Reading text START
Table of Contents

Problem Identification and Solution

Problem identification includes the description of a traffic safety problem and documentation of data to support the problem. The problem identification cannot be more than 5,000 characters, (approximately a page and a half). Information contained in charts, graphs, tables, etc. does not count towards the 5,000 characters and can be attached on Attachments page.

Note: You may cut and paste data from another system or software program and enter it into eGrants.

Note: Any additional problem identification (over the 5000 characters) that is attached on the Attachments page will not be reviewed and scored by the RFP review teams.

Problem Identification

The problem identification description should be a clear, concise, and accurate description of the problem. A strong problem identification description accurately defines the nature and magnitude of the specific problem or problems. Causes of fatalities, injuries, crashes and property damage, site location (city, county, roadway section, statewide), and target population data are important information to problem identification.
Reading text END
Input data START
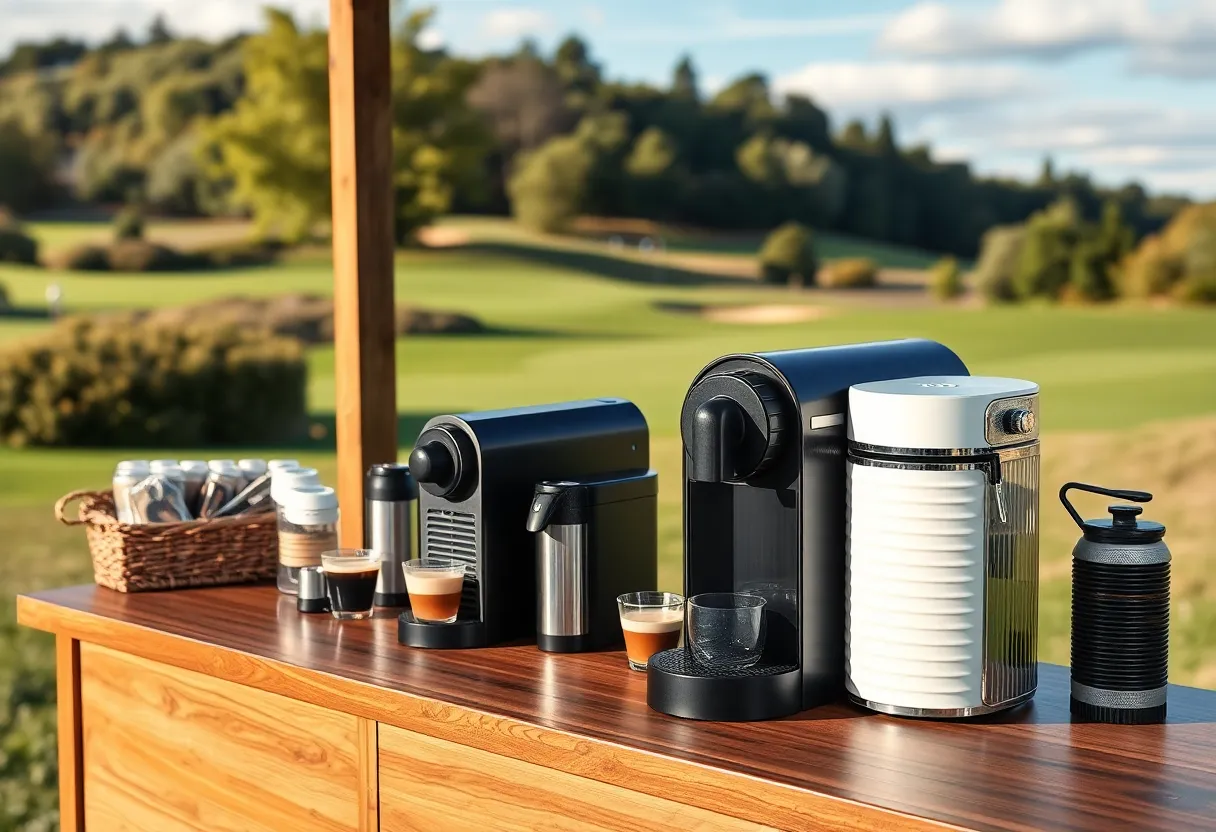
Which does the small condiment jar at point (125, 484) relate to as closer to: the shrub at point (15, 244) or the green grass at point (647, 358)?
the green grass at point (647, 358)

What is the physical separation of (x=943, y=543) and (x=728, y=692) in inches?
12.1

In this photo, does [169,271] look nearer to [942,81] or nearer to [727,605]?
[942,81]

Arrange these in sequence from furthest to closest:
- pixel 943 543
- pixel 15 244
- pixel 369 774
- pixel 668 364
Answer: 1. pixel 668 364
2. pixel 15 244
3. pixel 369 774
4. pixel 943 543

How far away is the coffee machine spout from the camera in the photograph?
165 cm

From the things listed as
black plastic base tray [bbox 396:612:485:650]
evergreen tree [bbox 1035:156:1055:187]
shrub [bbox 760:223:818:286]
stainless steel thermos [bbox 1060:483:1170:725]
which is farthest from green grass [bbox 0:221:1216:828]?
stainless steel thermos [bbox 1060:483:1170:725]

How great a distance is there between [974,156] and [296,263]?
6010mm

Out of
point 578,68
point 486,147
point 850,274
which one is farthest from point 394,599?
point 486,147

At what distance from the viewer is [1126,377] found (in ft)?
38.1

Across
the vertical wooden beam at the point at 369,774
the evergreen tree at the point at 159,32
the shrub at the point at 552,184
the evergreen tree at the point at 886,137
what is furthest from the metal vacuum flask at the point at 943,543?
the evergreen tree at the point at 159,32

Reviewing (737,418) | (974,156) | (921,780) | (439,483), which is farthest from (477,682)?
(974,156)

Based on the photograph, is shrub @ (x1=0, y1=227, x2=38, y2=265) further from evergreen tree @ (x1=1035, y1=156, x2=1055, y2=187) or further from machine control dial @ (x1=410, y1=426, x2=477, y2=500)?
machine control dial @ (x1=410, y1=426, x2=477, y2=500)

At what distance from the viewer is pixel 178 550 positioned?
2.39 meters

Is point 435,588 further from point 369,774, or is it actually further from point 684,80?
point 684,80

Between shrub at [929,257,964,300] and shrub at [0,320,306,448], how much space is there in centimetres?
532
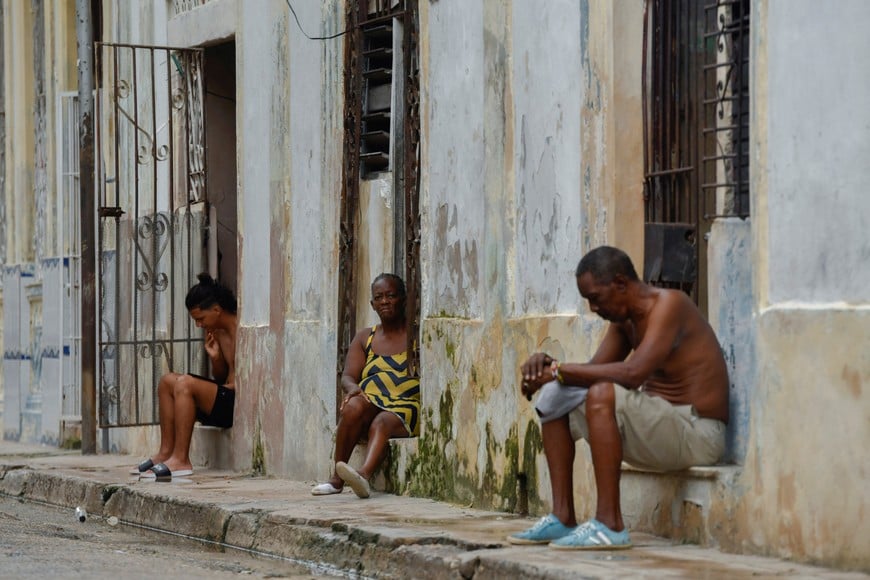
Input data END
--- Your objective ---
Pick up the guidance on problem identification for traffic safety grants after its last sentence and continue it.

--- Answer to this exercise ---
The problem identification process involves obtaining and analyzing historical motor vehicle traffic crash data that is relevant to the problem and proposed project to determine the who, what, when, where, how, and why of an existing problem. Accurate and factual information helps create a strong problem statement. Other pertinent data, such as safety belt use, may be included or substituted for crash data. Sufficient data that is both local and as current as possible must be provided to justify the traffic safety problem. The data source and date of the data and information should always be cited.

Examples of problem identification statements:
• Bicycle helmet usage in Hazard County among children ages 8 to 14 decreased from 79% in 2010 to 68% in 2011.
• Adult seat belt usage in Gotham City is only 67% compared to the statewide rate of 90.4%.
• Restraint use for children ages 5-9 decreased from 78% in 2010 to 70.5% in 2011.

Potential data sources include:
• local law enforcement agencies
• hospital and emergency room reports
• Department of Public Safety (DPS)
• State or local surveys or assessments (for example, TTI Safety Belt Survey)

 

Problem Solution

The proposed solution should briefly (5,000 characters maximum) describe the scope of work and activities that will be performed to address the stated traffic safety problem or problems. This may include methods, countermeasures, and strategies that could reduce problem severity or eliminate the problem or increase traffic law compliance. The proposed solution may also detail the “who-what-when-where-how” in order to assist in project evaluation.

Note: Don’t forget to save your work! Click on the Save button.

Note: You can always come back and make changes to a page before the proposal is submitted. Resave the page after any changes have been made.

Note: If you use the spell check, make sure that you re-save the page (if the page has previously been saved).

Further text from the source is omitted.